Friday 15 February 2008

Things have changed

There has been a change. As we came through the woods south of Hénouville, the flat plains beyond Bardouville across the Seine's meander opened to us. The river was wide and south-leading; and I suddenly felt that we had left the coastal reaches behind us. The journey ahead was definitively turned towards Rouen and Paris. The metalic sky which reflected brightly in the water spoke of a more industrial heritage to come as we left the maritime heritage behind.


In other ways, too, our stop-over in Rouen was a tipping point. As we approached the city, the half-timbered, often thatched cottages within their small orchards and steep-sided paddocks started to fall away. The first brick-built house that came among them had been an oddity, used by people as a landmark. But east of the city brick is the dominant building material, topped by flat roof slates. Like the thatch and wattle-and-daub, however, these houses use local materials. The 'Pays de Bray' is a wide depression in the landscape, born of the slow erosion of rock layers dating back to the birth of the Alps. Well-watered and smooth, it is an area of clay and slate beneath the soil; of fields whose straw, allied to the clay, made the bricks for the houses.

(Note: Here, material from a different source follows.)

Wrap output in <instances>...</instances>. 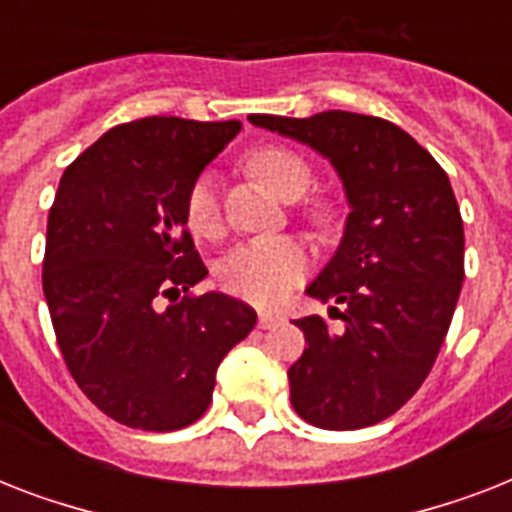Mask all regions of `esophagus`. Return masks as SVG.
I'll return each mask as SVG.
<instances>
[{"instance_id":"esophagus-1","label":"esophagus","mask_w":512,"mask_h":512,"mask_svg":"<svg viewBox=\"0 0 512 512\" xmlns=\"http://www.w3.org/2000/svg\"><path fill=\"white\" fill-rule=\"evenodd\" d=\"M281 321L279 313H268V311H260V316H257V324H260V329H271L276 327Z\"/></svg>"}]
</instances>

Farming is more business-like here. There is little mistletoe and few orchards. The wide skies and open plains under arching blue skies feel like the top of the world. Small fields have long since been ploughed into large ones and the farms are more prosperous, the village houses bigger and confident-looking. But they are still only one room deep, so you can see the sky right through them.

There are hedges, too, another element that makes this area feel English, as do the paths which now take a muddy line through crops. At the approach to a fence I glanced up and for a second could have sworn there was an English stile awaiting us.

With the settling of an anticyclone over France and the lifting of spirits, Rouen also marked the moment at which spring apparently arrived. Not the half morning of warmth we'd had as we walked into Honfleur. That had been merely a promisory note for spring. This anticyclone is bestowing day after day of sunny, frosty mornings and afternoons reaching 12°C. Fleeces and hats are discarded; headscarf and sunglasses adopted. We turn our faces to the sun like the drifts of snowdrops that no longer surprise us. Like the primroses and celandines, the speedwell, the bees and a single butterfly. Like the daffodils that are only a day or two from blooming.

Today we had our first proper picnic lunch, sitting on the ground in the sun with our backs against a hedge. Pate, bread, apples. It may not have lasted long, but it was real.